In the meantime the house of Rinrorie having been deserted by the family, the lady, with her children and maidens, had fled to Lude or Struan, Mackay ordered a party to take possession of it, and to post themselves at the windows which look up the hill. I was among those who went into the house, and my station was at the easternmost window, in a small chamber which is entered by two doors,—the one opening from the stair-head, and the other from the drawing-room. In this situation we could see but little of the distribution of the army or the positions that Mackay was taking, for our view was confined to the face of the hill whereon the Highlanders were busily preparing for their descent. But I saw Claverhouse on horseback riding to and fro, and plainly inflaming their valour with many a courageous gesture; and as he turned and winded his prancing war-horse, his breast-plate blazed to the setting sun like a beacon on the hill.

When he had seemingly concluded his exhortation, the Highlanders stooped forward and hurled down the rocks which they had gathered for their forerunners; and while the stones came leaping and bounding with a noise like thunder, the men followed in thick and separate bands, and Mackay gave the signal to commence firing.

We saw from the windows many of the Highlanders, at the first volley, stagger and fall, but the others came furiously down; and before the soldiers had time to stick their bayonets into their guns, the broad swords of the Clansmen hewed hundreds to the ground.

Within a few minutes the battle was general between the two armies; but the smoke of the firing involved all the field, and we could see nothing from the windows. The echoes of the mountains raged with the din, and the sounds were multiplied by them in so many different places, that we could not tell where the fight was hottest. The whole country around resounded as with the uproar of a universal battle.

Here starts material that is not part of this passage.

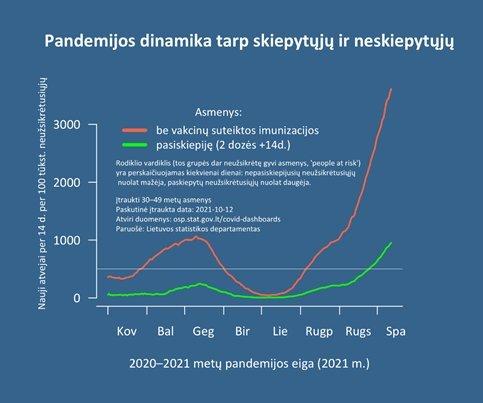 Pandemijos dinamika tarp skiepytų ir neskiepytų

I felt the passion of my spirit return; I could no longer restrain myself, nor remain where I was. Snatching up my carabine, I left my actionless post at the window, and hurried down stairs, and out of the house. I saw by the flashes through the smoke, that the firing was spreading down into the plain where the baggage was stationed, and by this I knew that there was some movement in the battle; but whether the Highlanders or the Covenanters were shifting their ground, I could not discover, for the valley was filled with smoke, and it was only at times that a sword, like a glance of lightning, could be seen in the cloud wherein the thunders and tempest of the conflict were raging.